:: WHAT THE EXERCISE ASKS ::
Rewrite the records from the line with "What distance lies" through the line with "6.45 meters", including the requests. Multiply every number in the answers, such as coordinates and distances, by 0.6, keep the same number of decimal places, and round halves up.
## start EXTRACTED MATERIAL
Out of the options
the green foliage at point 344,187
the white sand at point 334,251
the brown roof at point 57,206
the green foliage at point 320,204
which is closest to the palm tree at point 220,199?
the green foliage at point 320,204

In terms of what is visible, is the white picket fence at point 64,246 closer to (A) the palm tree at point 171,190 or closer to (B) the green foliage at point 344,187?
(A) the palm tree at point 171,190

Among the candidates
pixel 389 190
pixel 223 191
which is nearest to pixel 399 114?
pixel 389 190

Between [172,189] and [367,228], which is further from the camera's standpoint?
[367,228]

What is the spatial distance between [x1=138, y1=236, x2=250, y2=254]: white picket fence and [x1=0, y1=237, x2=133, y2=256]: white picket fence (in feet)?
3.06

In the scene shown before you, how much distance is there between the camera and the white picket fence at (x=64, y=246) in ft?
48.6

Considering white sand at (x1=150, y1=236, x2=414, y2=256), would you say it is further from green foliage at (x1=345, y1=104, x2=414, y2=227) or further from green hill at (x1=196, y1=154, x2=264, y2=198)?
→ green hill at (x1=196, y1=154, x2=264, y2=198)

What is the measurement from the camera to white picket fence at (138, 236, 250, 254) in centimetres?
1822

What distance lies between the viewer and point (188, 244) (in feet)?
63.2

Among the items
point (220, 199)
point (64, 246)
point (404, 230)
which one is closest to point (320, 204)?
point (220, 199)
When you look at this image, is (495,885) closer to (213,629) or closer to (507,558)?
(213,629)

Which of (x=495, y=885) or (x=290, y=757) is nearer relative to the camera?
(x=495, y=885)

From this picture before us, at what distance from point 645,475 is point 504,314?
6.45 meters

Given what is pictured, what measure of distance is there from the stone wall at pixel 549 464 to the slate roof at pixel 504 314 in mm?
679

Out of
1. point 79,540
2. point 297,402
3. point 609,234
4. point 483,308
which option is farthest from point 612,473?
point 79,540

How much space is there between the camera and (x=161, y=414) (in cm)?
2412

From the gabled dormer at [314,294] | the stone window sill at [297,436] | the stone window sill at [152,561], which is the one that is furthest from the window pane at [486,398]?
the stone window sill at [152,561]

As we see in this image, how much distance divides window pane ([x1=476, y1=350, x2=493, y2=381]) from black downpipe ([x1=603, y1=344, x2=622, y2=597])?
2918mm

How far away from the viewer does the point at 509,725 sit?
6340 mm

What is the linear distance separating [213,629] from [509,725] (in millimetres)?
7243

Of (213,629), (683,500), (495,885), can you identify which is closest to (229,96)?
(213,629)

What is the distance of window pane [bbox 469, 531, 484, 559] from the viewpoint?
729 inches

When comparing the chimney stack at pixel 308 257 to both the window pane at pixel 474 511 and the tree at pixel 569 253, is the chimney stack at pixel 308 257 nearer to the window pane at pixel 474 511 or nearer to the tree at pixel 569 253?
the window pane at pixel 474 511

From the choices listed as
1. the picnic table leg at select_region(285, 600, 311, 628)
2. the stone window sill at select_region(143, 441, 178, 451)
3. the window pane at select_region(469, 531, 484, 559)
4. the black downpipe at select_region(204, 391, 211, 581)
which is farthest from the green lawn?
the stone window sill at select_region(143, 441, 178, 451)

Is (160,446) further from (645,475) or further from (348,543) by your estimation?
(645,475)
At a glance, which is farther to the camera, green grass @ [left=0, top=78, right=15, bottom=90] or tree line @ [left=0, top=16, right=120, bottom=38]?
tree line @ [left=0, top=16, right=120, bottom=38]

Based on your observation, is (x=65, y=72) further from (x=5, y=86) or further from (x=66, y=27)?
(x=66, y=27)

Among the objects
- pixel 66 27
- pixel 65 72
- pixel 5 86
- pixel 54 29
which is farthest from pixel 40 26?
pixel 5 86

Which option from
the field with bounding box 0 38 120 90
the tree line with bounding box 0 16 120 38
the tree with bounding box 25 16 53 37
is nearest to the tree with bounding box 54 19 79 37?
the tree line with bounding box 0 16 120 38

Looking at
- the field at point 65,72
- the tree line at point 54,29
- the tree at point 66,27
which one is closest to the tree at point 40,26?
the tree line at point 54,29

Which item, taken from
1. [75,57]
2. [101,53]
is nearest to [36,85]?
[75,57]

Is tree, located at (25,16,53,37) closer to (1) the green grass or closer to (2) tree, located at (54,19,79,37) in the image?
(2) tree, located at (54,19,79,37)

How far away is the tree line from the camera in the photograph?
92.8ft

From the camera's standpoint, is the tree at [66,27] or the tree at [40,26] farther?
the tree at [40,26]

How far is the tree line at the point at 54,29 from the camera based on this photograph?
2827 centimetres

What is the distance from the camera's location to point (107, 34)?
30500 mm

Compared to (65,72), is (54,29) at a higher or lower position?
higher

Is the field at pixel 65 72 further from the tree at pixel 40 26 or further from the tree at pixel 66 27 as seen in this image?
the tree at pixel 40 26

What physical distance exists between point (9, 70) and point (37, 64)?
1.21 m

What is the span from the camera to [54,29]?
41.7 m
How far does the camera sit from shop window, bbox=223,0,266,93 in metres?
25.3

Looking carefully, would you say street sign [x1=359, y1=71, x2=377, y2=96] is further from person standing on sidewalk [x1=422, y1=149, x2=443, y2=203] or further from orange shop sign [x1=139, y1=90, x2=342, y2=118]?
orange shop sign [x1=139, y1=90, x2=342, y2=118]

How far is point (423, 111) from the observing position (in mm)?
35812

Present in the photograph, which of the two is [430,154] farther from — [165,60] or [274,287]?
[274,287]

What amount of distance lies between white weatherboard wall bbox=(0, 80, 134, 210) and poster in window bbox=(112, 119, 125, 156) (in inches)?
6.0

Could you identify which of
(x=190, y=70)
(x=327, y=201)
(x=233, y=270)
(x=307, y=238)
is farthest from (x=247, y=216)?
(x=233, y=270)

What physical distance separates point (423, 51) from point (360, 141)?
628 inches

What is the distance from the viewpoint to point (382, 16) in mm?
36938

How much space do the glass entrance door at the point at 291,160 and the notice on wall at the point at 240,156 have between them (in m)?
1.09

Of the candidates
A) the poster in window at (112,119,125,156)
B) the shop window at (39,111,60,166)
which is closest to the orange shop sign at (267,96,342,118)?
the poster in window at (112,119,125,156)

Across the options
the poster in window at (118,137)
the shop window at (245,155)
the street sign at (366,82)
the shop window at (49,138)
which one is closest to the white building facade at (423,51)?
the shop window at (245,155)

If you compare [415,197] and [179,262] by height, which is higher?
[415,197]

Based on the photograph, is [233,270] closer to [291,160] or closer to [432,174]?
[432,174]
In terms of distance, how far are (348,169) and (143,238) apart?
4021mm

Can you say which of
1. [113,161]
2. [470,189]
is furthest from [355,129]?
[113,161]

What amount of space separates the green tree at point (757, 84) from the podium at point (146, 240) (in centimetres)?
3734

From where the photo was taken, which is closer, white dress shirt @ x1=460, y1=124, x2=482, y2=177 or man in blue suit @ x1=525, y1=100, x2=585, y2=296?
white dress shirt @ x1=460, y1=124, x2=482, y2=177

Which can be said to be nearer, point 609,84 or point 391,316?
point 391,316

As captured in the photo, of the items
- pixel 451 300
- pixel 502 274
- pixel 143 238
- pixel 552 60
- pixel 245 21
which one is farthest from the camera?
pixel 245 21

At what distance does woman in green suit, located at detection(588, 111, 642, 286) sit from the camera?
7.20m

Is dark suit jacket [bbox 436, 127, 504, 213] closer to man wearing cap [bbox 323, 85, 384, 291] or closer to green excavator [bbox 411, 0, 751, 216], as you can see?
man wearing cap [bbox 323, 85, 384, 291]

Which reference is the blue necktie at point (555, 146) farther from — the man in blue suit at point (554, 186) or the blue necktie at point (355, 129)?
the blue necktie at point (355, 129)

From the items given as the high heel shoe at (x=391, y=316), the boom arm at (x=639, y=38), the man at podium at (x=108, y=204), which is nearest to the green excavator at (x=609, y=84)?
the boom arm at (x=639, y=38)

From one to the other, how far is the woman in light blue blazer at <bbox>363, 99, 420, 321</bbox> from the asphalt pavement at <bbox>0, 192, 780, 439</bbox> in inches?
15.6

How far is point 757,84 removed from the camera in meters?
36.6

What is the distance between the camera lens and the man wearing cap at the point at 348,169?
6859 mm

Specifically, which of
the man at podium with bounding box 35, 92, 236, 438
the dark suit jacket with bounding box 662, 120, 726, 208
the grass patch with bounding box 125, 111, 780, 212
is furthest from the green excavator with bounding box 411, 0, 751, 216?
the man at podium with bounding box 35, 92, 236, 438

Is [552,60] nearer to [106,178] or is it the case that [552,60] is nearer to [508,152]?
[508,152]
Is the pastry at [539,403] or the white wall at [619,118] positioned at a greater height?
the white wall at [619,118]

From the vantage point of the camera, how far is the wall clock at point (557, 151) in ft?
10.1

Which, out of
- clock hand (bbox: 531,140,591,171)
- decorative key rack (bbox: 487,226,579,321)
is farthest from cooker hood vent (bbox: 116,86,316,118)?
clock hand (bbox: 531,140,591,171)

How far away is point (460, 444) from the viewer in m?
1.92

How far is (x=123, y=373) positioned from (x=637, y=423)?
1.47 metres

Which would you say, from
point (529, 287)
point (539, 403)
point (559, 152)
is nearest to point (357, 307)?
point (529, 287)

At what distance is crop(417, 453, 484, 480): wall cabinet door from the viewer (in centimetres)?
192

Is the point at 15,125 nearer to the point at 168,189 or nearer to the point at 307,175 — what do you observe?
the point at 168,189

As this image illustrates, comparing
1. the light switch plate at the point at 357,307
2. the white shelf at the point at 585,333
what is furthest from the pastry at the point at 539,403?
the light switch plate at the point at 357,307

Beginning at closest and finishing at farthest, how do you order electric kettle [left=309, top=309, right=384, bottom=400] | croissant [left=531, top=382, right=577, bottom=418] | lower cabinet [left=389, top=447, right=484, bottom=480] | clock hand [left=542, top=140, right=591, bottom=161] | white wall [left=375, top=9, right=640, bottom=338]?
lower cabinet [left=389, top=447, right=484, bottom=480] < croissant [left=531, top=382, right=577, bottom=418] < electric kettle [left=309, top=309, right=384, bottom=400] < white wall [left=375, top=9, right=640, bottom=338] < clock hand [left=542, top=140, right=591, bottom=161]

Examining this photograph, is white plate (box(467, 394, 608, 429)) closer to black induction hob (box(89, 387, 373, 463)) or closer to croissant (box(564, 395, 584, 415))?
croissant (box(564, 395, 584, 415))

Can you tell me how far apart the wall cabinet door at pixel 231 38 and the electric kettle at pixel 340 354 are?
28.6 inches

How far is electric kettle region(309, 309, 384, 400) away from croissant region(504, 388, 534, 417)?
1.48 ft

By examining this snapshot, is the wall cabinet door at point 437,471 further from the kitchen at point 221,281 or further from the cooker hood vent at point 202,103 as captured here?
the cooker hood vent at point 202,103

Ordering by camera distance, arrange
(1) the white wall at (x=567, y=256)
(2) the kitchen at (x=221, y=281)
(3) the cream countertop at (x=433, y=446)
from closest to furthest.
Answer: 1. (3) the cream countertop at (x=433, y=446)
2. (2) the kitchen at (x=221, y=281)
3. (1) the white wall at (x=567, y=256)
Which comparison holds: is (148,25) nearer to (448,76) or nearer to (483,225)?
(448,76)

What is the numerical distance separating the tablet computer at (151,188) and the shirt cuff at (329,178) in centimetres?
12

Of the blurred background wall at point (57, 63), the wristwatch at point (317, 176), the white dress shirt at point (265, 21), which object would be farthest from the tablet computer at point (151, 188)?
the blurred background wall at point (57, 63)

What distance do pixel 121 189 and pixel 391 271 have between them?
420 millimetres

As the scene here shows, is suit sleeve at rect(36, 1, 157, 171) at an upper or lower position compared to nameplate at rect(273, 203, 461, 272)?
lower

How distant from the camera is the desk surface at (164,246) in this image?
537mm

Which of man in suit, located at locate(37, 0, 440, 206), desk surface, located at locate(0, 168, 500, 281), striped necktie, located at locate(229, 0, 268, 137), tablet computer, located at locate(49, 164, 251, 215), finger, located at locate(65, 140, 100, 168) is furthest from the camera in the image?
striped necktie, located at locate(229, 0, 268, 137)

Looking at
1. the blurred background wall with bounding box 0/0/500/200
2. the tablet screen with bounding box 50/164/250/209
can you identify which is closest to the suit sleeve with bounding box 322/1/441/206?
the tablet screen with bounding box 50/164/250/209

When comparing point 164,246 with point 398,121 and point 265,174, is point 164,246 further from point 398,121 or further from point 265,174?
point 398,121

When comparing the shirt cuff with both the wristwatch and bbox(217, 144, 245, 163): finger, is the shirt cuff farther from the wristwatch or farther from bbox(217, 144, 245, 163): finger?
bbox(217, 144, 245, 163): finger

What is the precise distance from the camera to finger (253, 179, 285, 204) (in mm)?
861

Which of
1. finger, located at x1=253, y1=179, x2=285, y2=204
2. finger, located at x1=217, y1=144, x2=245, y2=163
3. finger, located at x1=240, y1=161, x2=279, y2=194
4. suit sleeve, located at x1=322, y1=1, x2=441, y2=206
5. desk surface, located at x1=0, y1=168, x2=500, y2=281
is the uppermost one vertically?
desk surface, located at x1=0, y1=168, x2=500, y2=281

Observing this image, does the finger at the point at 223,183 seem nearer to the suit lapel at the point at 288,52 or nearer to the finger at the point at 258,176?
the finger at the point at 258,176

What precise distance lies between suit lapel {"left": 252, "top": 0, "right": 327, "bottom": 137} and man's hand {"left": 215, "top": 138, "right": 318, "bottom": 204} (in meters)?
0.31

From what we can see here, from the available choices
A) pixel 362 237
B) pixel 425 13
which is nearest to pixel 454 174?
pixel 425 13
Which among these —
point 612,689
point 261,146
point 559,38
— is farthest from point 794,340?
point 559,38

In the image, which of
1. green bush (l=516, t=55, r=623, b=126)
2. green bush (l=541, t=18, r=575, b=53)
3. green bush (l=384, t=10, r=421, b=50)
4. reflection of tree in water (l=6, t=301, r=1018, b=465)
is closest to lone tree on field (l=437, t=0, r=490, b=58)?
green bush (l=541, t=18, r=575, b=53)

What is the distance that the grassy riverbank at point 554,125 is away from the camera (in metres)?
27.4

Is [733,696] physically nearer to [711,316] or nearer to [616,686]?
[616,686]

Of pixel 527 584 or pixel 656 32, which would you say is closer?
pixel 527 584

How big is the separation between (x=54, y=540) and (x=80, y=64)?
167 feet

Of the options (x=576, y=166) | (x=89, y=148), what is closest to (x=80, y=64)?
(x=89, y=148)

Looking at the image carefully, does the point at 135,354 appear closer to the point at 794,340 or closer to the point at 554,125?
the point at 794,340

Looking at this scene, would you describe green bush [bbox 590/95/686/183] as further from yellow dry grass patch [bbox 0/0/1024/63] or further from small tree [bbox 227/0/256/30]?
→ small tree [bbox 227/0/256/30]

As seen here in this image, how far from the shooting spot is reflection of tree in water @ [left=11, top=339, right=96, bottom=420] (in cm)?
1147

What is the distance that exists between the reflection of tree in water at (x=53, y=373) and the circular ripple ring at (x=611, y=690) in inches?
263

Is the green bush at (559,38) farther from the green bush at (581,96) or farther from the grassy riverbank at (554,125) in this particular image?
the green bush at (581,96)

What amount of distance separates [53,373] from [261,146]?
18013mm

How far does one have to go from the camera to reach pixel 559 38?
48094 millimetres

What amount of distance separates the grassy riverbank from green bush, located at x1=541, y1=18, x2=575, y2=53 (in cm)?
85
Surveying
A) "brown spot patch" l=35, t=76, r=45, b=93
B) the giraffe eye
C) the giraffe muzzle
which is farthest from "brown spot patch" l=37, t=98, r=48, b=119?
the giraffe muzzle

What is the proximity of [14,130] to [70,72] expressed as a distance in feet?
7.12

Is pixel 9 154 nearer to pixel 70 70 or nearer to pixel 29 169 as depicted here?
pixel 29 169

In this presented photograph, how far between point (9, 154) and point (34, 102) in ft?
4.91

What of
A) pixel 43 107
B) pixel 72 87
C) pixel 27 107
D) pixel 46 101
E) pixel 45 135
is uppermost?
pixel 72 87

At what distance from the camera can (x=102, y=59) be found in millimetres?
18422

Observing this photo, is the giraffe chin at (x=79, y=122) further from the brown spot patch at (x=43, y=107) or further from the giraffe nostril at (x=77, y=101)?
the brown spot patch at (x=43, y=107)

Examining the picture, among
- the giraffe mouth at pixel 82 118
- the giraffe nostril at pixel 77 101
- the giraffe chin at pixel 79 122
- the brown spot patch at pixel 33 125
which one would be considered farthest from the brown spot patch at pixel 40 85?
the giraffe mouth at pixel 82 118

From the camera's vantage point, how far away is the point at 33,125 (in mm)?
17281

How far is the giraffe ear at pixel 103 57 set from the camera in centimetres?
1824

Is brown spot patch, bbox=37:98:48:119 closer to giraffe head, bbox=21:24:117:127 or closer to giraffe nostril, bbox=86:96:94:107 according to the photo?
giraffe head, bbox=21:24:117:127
## end EXTRACTED MATERIAL
:: OUTPUT OF THE EXERCISE ::
What distance lies between the viewer and point (188, 244) (in feet)?
37.9

Among the items
point (220, 199)
point (64, 246)
point (404, 230)
which one is closest to point (320, 204)?
point (132, 119)
When you look at this image, is (495,885) closer to (213,629) or closer to (507,558)?
(128,377)

Which of (x=495, y=885) or (x=290, y=757) is nearer relative to the camera?
(x=297, y=531)

From this picture before us, at what distance from point 645,475 is point 504,314?
3.87 meters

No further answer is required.